Modern Lists Availability

Microsoft says that they expect to “ship a lot of the [Lists] tech in the summer.” Given the way that some cloud development timelines can slip, you could pencil in September or October. Targeted release customers will see the new Lists functionality first. In the meantime, a (non-interactive) demo environment is available online to show how the new application works.

As an app, Lists will be included in the Office 365 menu along with other apps (Planner, Yammer, etc.) with its own home page. Microsoft also says that a mobile client will be available in 2021.

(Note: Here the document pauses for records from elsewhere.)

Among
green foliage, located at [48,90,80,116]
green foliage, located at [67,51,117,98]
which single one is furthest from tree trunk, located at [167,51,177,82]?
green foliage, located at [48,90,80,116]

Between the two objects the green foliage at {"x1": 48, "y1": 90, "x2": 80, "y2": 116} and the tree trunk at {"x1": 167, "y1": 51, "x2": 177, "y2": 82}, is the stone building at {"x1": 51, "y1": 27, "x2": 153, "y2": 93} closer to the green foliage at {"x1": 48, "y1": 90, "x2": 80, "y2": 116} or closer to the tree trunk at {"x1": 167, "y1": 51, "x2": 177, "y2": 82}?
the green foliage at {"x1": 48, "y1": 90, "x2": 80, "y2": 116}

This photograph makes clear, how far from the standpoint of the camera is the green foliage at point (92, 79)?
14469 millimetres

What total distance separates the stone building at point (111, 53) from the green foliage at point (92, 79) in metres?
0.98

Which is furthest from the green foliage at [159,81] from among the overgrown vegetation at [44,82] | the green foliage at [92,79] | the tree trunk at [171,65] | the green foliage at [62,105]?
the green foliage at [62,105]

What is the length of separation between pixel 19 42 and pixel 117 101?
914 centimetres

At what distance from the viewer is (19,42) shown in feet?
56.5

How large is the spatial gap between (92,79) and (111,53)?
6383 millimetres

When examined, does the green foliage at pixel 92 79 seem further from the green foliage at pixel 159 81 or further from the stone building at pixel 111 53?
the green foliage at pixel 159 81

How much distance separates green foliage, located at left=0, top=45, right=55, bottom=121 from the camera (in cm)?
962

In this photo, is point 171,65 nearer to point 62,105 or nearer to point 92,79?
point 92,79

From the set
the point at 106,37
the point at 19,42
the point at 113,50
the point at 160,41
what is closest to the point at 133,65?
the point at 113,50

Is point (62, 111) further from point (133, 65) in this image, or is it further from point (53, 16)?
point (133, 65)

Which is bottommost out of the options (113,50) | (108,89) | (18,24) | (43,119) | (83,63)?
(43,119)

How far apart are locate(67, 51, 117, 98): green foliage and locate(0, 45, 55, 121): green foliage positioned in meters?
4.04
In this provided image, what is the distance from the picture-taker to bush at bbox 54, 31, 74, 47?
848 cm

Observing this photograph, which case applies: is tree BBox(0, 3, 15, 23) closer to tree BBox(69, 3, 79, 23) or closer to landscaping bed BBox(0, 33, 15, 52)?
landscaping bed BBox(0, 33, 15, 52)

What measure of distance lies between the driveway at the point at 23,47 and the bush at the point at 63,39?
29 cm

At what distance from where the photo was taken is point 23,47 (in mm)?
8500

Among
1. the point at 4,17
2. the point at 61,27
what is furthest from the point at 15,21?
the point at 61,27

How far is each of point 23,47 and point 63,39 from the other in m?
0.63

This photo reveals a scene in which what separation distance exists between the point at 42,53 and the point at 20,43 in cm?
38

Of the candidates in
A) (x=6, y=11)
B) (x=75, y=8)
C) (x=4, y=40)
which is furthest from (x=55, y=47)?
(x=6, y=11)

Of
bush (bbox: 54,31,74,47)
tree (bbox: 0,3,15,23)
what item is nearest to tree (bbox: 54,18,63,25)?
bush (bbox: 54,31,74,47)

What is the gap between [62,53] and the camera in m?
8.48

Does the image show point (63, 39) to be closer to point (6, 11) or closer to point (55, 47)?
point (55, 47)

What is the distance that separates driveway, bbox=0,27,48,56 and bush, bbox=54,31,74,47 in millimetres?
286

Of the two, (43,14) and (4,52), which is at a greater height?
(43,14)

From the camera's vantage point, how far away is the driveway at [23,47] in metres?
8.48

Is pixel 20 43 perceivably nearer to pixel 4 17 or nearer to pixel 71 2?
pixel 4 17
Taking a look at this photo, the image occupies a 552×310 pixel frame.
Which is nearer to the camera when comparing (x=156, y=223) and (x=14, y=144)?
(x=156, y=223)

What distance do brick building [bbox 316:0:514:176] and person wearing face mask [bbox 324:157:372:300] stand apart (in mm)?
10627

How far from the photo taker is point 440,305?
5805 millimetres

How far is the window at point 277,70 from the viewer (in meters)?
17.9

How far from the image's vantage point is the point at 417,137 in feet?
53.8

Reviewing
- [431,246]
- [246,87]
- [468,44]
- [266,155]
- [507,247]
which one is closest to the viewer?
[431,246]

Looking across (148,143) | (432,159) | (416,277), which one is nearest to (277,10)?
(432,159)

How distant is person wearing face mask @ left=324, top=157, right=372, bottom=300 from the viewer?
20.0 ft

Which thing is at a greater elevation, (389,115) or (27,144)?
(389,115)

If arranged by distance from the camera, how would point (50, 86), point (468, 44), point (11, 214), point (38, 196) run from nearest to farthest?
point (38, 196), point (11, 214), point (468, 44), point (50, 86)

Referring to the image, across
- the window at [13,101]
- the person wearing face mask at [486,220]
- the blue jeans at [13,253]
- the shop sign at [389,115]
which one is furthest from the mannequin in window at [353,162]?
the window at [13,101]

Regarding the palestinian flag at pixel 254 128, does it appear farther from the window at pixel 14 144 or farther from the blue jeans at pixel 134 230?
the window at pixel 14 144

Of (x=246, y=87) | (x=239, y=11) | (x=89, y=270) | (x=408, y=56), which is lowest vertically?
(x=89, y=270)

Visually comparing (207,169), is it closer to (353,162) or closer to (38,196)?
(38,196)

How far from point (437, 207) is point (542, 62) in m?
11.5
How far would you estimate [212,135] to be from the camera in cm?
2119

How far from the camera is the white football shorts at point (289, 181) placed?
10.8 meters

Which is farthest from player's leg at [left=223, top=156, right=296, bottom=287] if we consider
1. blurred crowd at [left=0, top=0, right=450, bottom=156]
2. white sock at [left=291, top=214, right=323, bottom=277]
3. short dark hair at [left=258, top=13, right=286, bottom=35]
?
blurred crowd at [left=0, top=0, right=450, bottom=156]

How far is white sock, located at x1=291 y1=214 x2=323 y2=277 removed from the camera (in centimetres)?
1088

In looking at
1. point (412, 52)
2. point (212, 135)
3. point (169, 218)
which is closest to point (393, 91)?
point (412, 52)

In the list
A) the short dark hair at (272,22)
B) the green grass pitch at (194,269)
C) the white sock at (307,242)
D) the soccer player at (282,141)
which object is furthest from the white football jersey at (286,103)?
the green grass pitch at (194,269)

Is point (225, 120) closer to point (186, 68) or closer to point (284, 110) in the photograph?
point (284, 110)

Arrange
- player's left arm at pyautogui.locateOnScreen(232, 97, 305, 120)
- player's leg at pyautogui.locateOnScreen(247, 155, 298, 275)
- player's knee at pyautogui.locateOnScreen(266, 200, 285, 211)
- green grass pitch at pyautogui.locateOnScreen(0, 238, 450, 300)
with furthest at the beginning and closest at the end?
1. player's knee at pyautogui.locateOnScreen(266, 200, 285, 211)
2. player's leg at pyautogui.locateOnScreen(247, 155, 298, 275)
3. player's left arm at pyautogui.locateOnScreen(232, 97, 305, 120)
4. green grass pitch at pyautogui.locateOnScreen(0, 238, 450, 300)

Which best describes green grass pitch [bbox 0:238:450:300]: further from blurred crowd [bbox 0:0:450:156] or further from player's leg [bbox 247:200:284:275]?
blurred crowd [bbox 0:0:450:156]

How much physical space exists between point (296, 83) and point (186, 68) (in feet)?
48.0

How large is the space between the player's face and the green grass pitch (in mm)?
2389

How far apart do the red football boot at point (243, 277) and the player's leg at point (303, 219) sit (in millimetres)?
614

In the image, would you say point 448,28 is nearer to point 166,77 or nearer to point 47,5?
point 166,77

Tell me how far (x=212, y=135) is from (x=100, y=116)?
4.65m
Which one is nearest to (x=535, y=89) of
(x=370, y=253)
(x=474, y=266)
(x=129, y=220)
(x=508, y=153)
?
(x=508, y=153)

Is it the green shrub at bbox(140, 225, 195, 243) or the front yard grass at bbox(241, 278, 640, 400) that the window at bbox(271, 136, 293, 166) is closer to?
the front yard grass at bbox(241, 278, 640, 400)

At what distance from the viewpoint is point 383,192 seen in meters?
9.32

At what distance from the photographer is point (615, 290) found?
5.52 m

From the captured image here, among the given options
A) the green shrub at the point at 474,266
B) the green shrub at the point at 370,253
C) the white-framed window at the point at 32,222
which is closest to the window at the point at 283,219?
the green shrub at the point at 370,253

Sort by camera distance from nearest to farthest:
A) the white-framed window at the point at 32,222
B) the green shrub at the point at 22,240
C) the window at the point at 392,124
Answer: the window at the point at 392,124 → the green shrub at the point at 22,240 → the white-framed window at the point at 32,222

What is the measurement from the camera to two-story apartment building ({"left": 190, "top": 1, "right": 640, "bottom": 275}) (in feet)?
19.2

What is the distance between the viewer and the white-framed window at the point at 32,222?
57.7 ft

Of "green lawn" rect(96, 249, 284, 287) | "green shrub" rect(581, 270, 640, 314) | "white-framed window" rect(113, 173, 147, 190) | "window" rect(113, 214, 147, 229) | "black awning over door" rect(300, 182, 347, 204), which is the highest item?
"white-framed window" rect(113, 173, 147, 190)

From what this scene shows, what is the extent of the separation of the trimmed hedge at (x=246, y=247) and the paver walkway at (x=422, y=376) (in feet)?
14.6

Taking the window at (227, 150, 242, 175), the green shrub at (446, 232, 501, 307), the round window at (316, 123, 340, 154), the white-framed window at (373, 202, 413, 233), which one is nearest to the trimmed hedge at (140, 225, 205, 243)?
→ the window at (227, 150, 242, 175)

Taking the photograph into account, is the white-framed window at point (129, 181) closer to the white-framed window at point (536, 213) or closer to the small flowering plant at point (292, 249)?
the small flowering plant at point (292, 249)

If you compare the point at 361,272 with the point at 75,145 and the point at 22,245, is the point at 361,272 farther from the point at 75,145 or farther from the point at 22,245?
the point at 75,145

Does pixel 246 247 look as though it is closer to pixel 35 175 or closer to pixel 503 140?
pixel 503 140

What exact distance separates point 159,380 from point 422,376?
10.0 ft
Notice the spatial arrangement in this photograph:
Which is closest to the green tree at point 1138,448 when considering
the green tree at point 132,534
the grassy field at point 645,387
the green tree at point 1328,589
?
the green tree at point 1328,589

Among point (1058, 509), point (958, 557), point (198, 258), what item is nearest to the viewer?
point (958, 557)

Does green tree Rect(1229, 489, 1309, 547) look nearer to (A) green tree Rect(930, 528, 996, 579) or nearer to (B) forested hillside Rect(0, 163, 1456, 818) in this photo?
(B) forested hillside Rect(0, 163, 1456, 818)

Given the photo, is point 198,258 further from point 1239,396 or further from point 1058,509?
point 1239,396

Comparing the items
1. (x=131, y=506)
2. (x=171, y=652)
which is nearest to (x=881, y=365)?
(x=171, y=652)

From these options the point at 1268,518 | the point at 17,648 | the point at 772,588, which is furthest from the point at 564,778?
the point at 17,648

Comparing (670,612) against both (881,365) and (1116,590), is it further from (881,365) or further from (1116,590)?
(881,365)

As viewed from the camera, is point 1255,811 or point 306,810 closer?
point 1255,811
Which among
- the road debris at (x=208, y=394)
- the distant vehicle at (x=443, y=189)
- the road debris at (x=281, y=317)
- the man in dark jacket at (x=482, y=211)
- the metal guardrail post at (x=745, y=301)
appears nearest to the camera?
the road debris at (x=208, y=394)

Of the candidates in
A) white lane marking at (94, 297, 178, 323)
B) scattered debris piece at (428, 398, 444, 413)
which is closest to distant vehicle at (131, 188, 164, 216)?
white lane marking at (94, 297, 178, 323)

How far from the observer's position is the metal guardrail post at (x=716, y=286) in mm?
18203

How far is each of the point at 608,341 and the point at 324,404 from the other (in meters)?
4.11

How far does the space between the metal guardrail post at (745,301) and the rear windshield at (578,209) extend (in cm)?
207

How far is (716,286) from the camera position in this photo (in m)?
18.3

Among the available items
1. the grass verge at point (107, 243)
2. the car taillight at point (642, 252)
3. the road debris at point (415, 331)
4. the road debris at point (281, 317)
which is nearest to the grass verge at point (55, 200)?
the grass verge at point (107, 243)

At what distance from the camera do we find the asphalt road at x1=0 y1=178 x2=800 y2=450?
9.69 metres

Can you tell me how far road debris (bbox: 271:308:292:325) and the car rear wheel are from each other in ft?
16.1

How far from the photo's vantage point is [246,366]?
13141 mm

Microsoft also says that classic SharePoint lists will continue to work as before. As Microsoft says, List are lists are lists” and “there is only one Lists product and we continue to move it forward.” I take this to mean that classic lists can be transformed into modern lists (to use the vernacular favored by SharePoint) to pick up the new lists functionality. There’s no word if the new Lists functionality will appear in SharePoint on-premises. I expect not.

Lists or Tasks

Getting back to the original question, Lists don’t interact with Tasks, nor does either application have a relationship with the other. This might change in time, especially when some inventive people explore what’s possible with the Power Platform.

For now, think of Tasks as discrete items of work created for individuals or groups managed through a set of apps to match individual preferences. Lists are more structured (like a database) and perhaps longer lasting. Teams has apps to interact with both types of object. A task could become an entry in a list and an entry in a list could generate a task. But not just yet.